All of this means the tenant pool is deep, qualified tenants are motivated to find good housing, and competition for quality single-family rentals (as opposed to apartments) remains strong in most markets.

Institutional investors have noticed. Large investment firms now own over 700,000 single-family rental homes — about 4.5% of the SFR market. But mom-and-pop operators still own and manage the vast majority: about 95.5% of all single-family rentals are owned by individual landlords, many with just 1–3 properties.

What accidental landlords need to prepare for

The accidental landlord's challenge is that they're entering the rental market without having planned for it. They weren't building toward this — they were trying to do something else.

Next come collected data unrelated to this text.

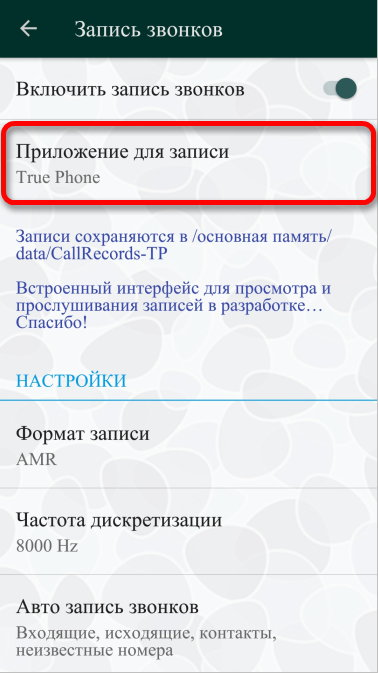 Запись звонков

Включить запись звонков

Приложение для записи
True Phone

Записи сохраняются в /основная память/data/CallRecords-TP

Встроенный интерфейс для просмотра и прослушивания записей в разработке... Спасибо!

НАСТРОЙКИ

Формат записи
AMR

Частота дискретизации
8000 Hz

Авто запись звонков
Входящие, исходящие, контакты, неизвестные номера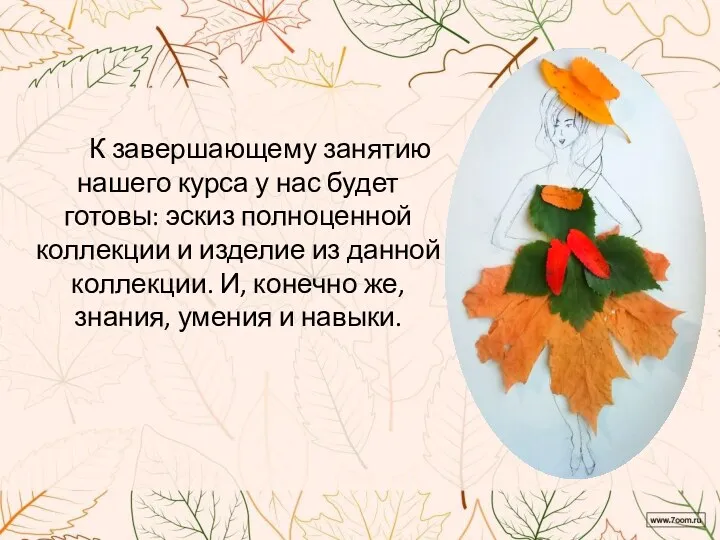 К завершающему занятию нашего курса у нас будет готовы: эскиз полноценной коллекции и изделие из данной коллекции. И, конечно же, знания, умения и навыки.

www.7oom.ru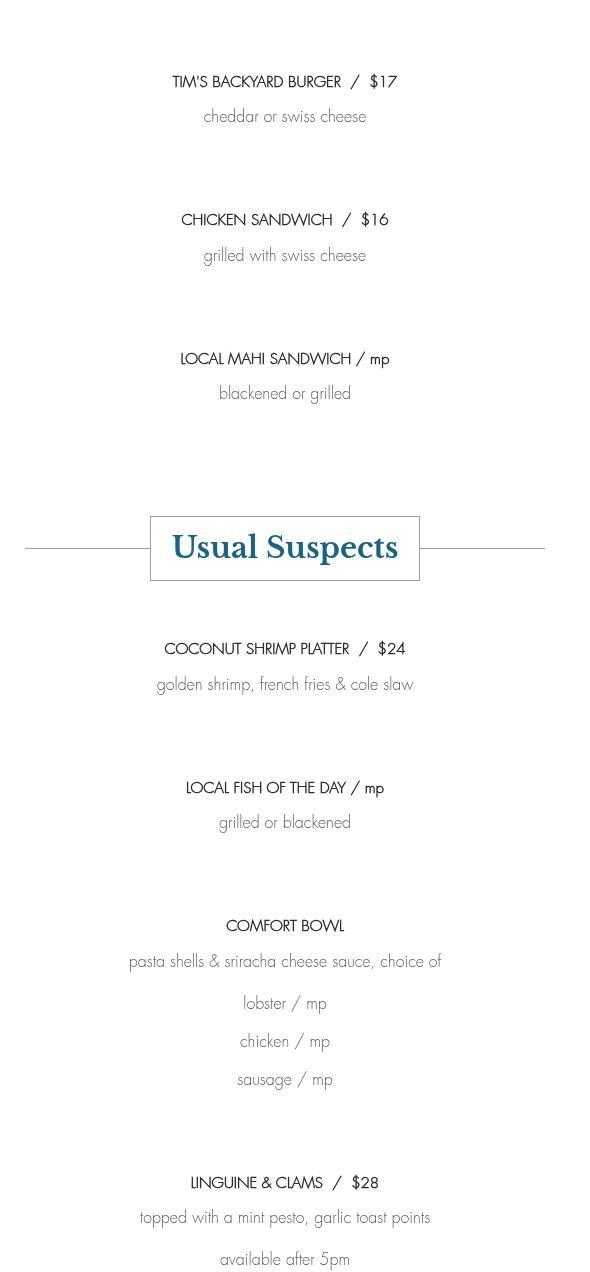 TIM'S BACKYARD BURGER / $17

cheddar or swiss cheese

CHICKEN SANDWICH / $16

grilled with swiss cheese

LOCAL MAHI SANDWICH / mp

blackened or grilled

Usual Suspects

COCONUT SHRIMP PLATTER / $24

golden shrimp, french fries & cole slaw

LOCAL FISH OF THE DAY / mp

grilled or blackened

COMFORT BOWL

pasta shells & sriracha cheese sauce, choice of

lobster / mp

chicken / mp

sausage / mp

LINGUINE & CLAMS / $28

topped with a mint pesto, garlic toast points

available after 5pm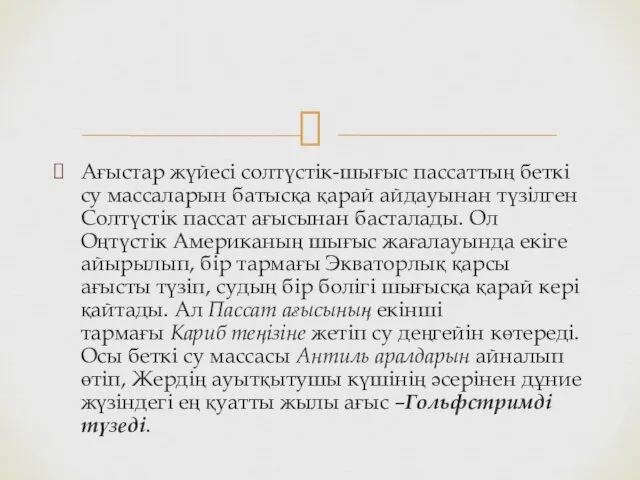 Ағыстар жүйесі солтүстік-шығыс пассаттың беткі су массаларын батысқа қарай айдауынан түзілген Солтүстік пассат ағысынан басталады. Ол Оңтүстік Американың шығыс жағалауында екіге айырылып, бір тармағы Экваторлық қарсы ағысты түзіп, судың бір бөлігі шығысқа қарай кері қайтады. Ал Пассат ағысының екінші тармағы Кариб теңізіне жетіп су деңгейін көтереді. Осы беткі су массасы Антиль аралдарын айналып өтіп, Жердің ауытқытушы күшінің әсерінен дүние жүзіндегі ең қуатты жылы ағыс –Гольфстримді түзеді.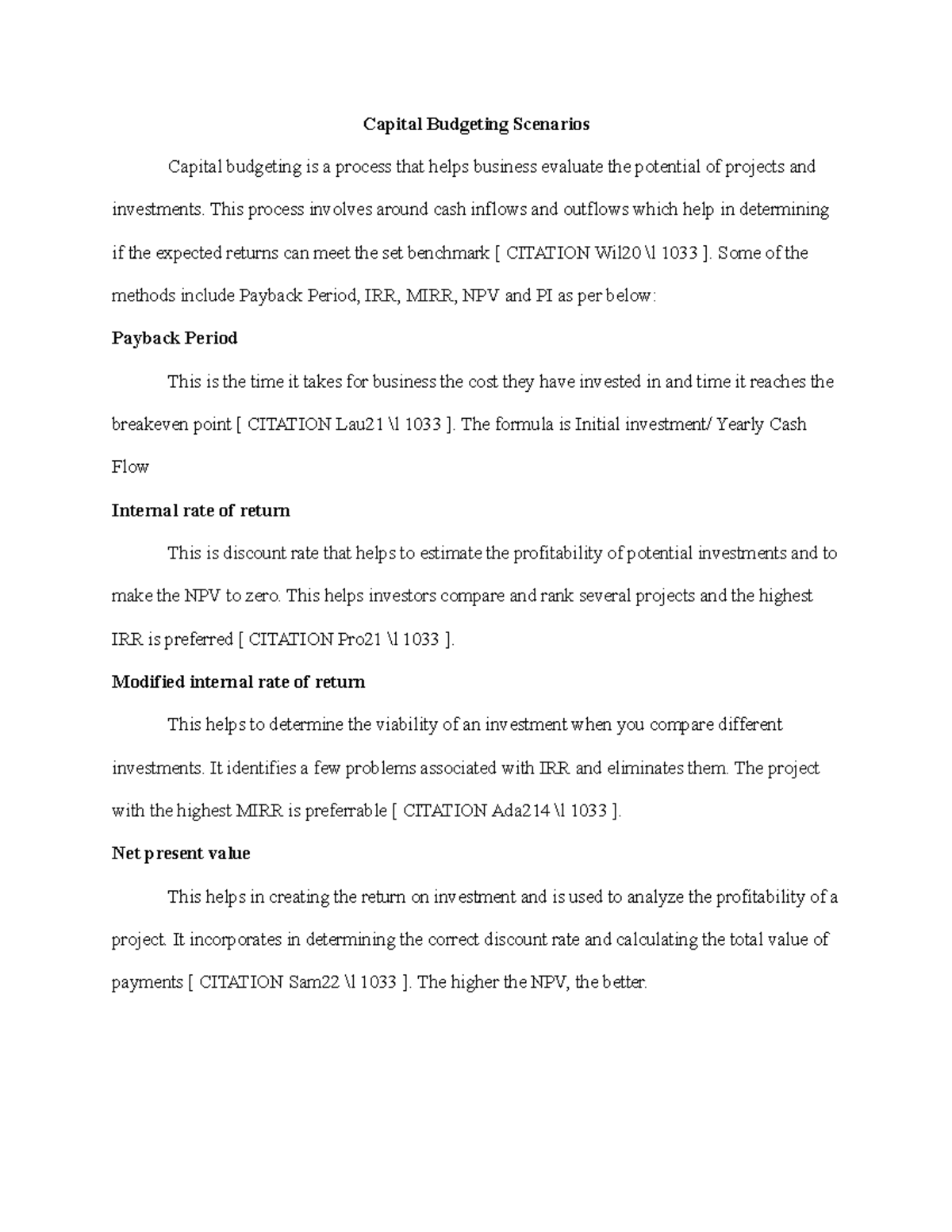 Capital Budgeting Scenarios

Capital budgeting is a process that helps business evaluate the potential of projects and investments. This process involves around cash inflows and outflows which help in determining if the expected returns can meet the set benchmark [ CITATION Wil20 \l 1033 ]. Some of the methods include Payback Period, IRR, MIRR, NPV and PI as per below:

Payback Period

This is the time it takes for business the cost they have invested in and time it reaches the breakeven point [ CITATION Lau21 \l 1033 ]. The formula is Initial investment/ Yearly Cash Flow

Internal rate of return

This is discount rate that helps to estimate the profitability of potential investments and to make the NPV to zero. This helps investors compare and rank several projects and the highest IRR is preferred [ CITATION Pro21 \l 1033 ].

Modified internal rate of return

This helps to determine the viability of an investment when you compare different investments. It identifies a few problems associated with IRR and eliminates them. The project with the highest MIRR is preferrable [ CITATION Ada214 \l 1033 ].

Net present value

This helps in creating the return on investment and is used to analyze the profitability of a project. It incorporates in determining the correct discount rate and calculating the total value of payments [ CITATION Sam22 \l 1033 ]. The higher the NPV, the better.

That creates specific vulnerabilities:

Financial: They may not have budgeted for vacancy, maintenance, or the reality that gross rent ≠ net income. The 50% rule applies just as much to an accidental landlord as to a deliberate one.

Legal: They often don't know their local permit and registration requirements, lease disclosure obligations, or landlord-tenant law basics.

Operational: They're unfamiliar with tenant screening, lease negotiation, maintenance coordination, and record-keeping systems.

None of these gaps are permanent. They're just gaps. And the accidental landlord who takes the time to address them in the first few months is well-positioned to benefit from a market that's working in their favor.

The data suggests that accidental landlords who stay in the market — who don't sell at the first opportunity — often end up being glad they didn't. Property appreciation, rent increases, and depreciation benefits tend to compound over time. What starts as a "this will do for now" decision sometimes ends up being the best financial decision they made.